In 2008, Dawson was nominated for Best Newcomer in a Play at the Olivier Awards for his role as Smike in Nicholas Nickleby. He was also nominated in 2010 for Best Supporting Actor in the What's On Stage awards for his role as Gethin Price in Comedians.

In 2022, he and the cast of My Policeman won the TIFF tribute Award for Performance, Dawson alongside Harry Styles were also nominated at the 2023 MTV Movie & TV Awards for Best Kiss.

==Critical acclaim==
Dawson drew critical acclaim for his portrayal of writer Tony Warren in the BBC Four drama The Road to Coronation Street.
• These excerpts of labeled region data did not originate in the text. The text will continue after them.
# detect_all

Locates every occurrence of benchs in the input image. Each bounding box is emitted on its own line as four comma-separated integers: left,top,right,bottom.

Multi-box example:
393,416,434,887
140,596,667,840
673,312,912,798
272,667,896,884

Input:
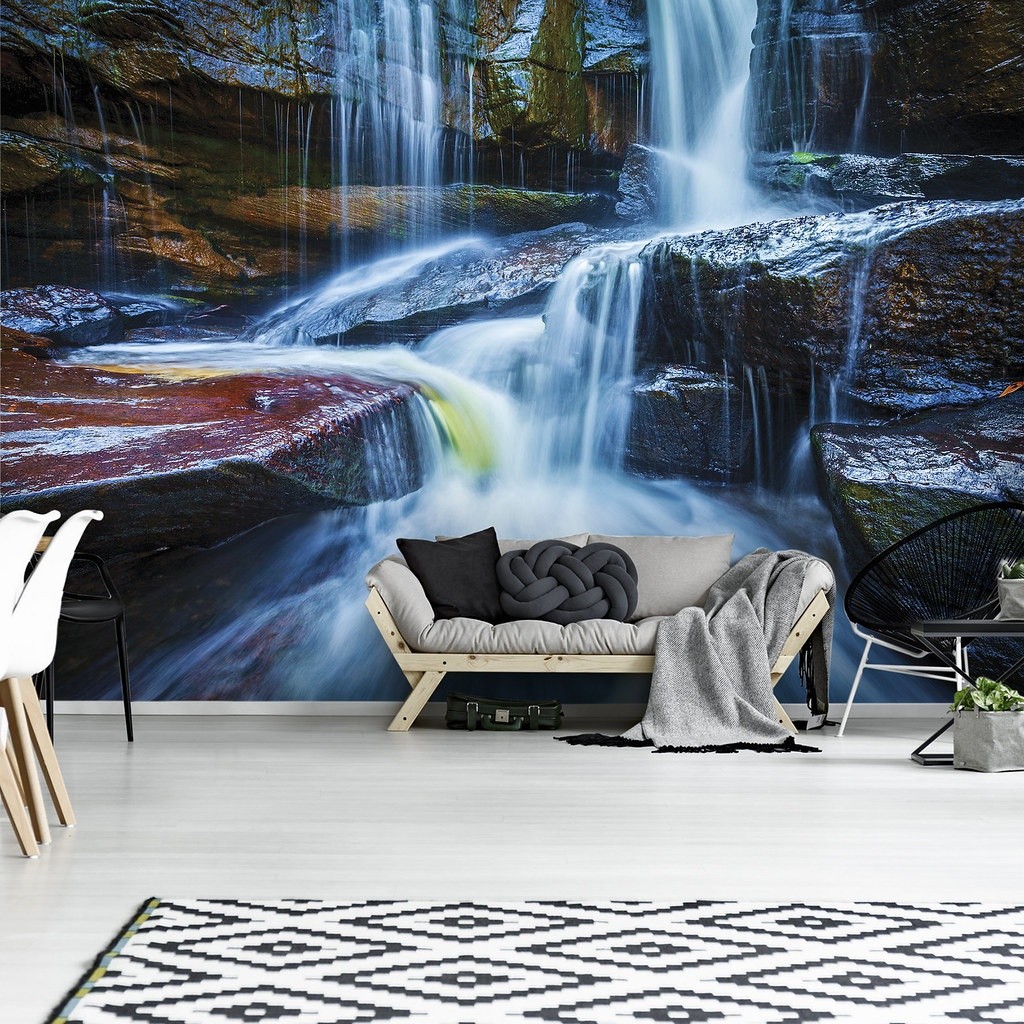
363,549,834,734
For the New Statesman Rachel Cooke wrote: "I think he's going to be a huge star. When he is doing his thing, it is hard to take your eyes off him". The Daily Express said "It is David Dawson and some perfectly judged dialogue which brings this drama to light" while The Mirrors Jane Simon called him "absolutely brilliant".